A block of data:
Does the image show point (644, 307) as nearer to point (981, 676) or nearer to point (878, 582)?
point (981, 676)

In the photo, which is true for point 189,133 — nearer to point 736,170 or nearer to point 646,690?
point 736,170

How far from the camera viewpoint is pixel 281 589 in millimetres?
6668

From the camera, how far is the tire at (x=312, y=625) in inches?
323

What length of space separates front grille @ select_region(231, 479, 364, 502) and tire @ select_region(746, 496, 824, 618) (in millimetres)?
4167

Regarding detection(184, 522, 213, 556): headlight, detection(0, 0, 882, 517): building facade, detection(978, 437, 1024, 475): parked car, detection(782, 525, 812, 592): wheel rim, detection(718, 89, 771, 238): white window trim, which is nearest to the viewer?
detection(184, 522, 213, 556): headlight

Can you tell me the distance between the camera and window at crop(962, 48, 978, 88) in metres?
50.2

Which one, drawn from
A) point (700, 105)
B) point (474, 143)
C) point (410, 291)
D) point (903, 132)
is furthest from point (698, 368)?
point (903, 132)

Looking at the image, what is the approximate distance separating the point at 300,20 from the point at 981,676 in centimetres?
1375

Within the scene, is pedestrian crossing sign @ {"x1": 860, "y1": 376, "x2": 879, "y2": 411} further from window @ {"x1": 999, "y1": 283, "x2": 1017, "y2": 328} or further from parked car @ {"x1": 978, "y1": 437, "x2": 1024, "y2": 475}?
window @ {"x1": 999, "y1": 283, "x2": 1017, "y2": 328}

> _Given problem_: Recast all of the lines above as a numbered list, and leave out the blank ones.

> _Task result_:
1. Does the image show point (644, 307) as nearer to point (981, 676) or nearer to point (878, 582)?
2. point (981, 676)
3. In the photo, which is true for point 189,133 — nearer to point 736,170 or nearer to point 646,690?
4. point 736,170
5. How far from the camera viewpoint is pixel 281 589 in millimetres?
6. 6668
7. From the camera, how far is the tire at (x=312, y=625) in inches?
8. 323
9. What length of space separates front grille @ select_region(231, 479, 364, 502) and tire @ select_region(746, 496, 824, 618) (in millimetres)?
10. 4167
11. Regarding detection(184, 522, 213, 556): headlight, detection(0, 0, 882, 517): building facade, detection(978, 437, 1024, 475): parked car, detection(782, 525, 812, 592): wheel rim, detection(718, 89, 771, 238): white window trim, which is nearest to the viewer?
12. detection(184, 522, 213, 556): headlight
13. Can you tell me the distance between the camera and window at crop(962, 48, 978, 88) in metres?
14. 50.2
15. Which one, drawn from
16. A) point (700, 105)
17. B) point (474, 143)
18. C) point (410, 291)
19. D) point (903, 132)
20. is furthest from point (698, 368)?
21. point (903, 132)
22. Looking at the image, what is the approximate distance separating the point at 300,20 from the point at 981,676 in centimetres?
23. 1375
24. Within the scene, is pedestrian crossing sign @ {"x1": 860, "y1": 376, "x2": 879, "y2": 411} further from window @ {"x1": 999, "y1": 283, "x2": 1017, "y2": 328} or further from parked car @ {"x1": 978, "y1": 437, "x2": 1024, "y2": 475}?
25. window @ {"x1": 999, "y1": 283, "x2": 1017, "y2": 328}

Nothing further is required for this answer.